Nova Scotia

Parents plan rally to protest possible closing of Oxford School

Parents say they were not properly consulted before Oxford School was recommended for closure by a volunteer committee.

St. Catherine's Elementary parents say they should have been consulted

Halifax's Oxford School has been recommended for closure by a volunteer committee. The school board will make a decision in July. (Google Maps)

Parents of children who are current or future students at Halifax's Oxford School are organizing a rally to protest the proposed closure of the school, saying they were not properly consulted.

The rally is planned for Tuesday at 5:30 p.m. at Oxford School after a volunteer committee proposed closing that school—along with Highland Park Junior High—at a public meeting on June 7.

At that meeting, the committee suggested the province build a brand-new junior high school, ideally where the Bloomfield Centre stands now. If that plan were to go forward, junior high students at Oxford would be moved to the new school and elementary students would be moved to neighbouring schools. 
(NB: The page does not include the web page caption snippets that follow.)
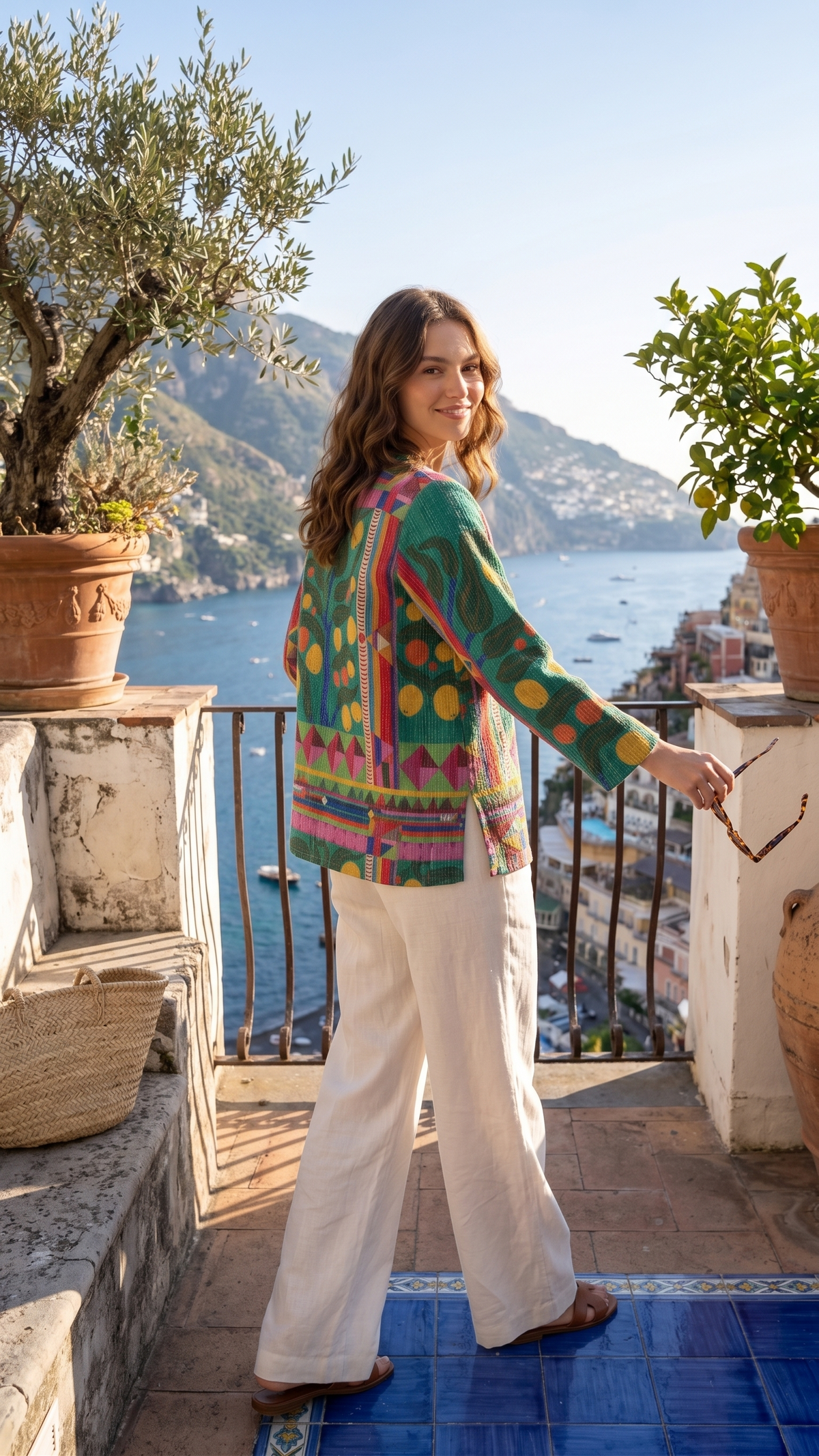 Prism Garden Printed Tunic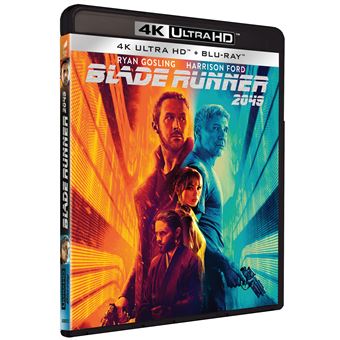 Blade RunnerBlade Runner 2049 Blu-ray 4K Ultra HD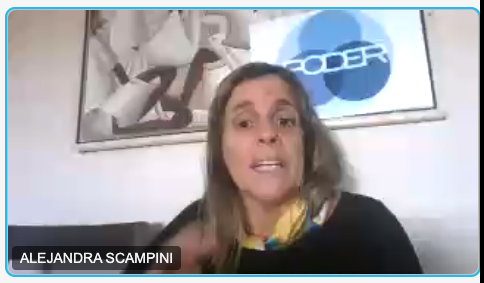 eurodad's tweet photo. .@ascampini74 @PODERlatam reiterates that continuing with #doingbiz as before is not an option. Times compel us to look at alternative models rooted in #HumanRights, inclusive economies &amp; that include the voices of those most affected, esp in #GlobalSouth
#SMCSO22 #WBGMeetings https://t.co/Obsd00TMMR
Committee members will now finalize their draft recommendation and Halifax Regional School Board members will vote on the proposal in early July. If it is approved, the province will then have to decide whether to pay for the plan.

'No voice' for feeder school parents

Amy Gibson's children are French immersion students at St. Catherine's Elementary, which is a feeder school for Oxford's junior high. Gibson says parents at St. Catherine's should have been part of the review process, but weren't included.

Gibson told CBC's Information Morning she didn't know the future of Oxford School was at risk until after the recommendation had been made, "so our school had absolutely no voice."

The provincial school review policy says "a review should include all schools that could be impacted by the outcome," but it doesn't specifically mention the need to include feeder schools.

Growing or shrinking?

Jill Lawless, whose children attend Oxford, said the school's student population is increasing and St. Catherine's also has a growing enrolment. She believes those numbers should have been taken into consideration by the committee. 

According to school board numbers, student enrolment at Oxford has decreased over the past ten years, but is projected to increase slightly over the next decade.

Enrolment at St. Catherine's has steadily increased in the past decade, but is projected to decline slightly over the next ten years.

Calculation concerns

Gibson took issue with how the school board calculates capacity, which is said to be at 50 per cent at Oxford and 57 per cent at St. Catherine's Elementary as of April 2015. 

Gibson said the school board takes the number of students and divides it by the number of classrooms, which isn't an accurate number. 

"They include things like staff rooms, resource rooms, and we have a communal pottery lab," she said. "Those are all included as usable classroom space. 

"There's no way we could double our school population, even though that's what the utilization numbers say."

According to the province's school review policy, certain spaces are not included in capacity calculations such as the gym, visual arts rooms, music room, science lab, production lab or any classrooms repurposed for a "specialty use required by the public school program."

Cost-analysis pending

Lawless said she's concerned the school board has not done a proper cost-analysis to compare the price of renovating Oxford School with building a new junior high.

However, it would be up to the province to calculate costs, as it is ultimately responsible for paying for education infrastructure.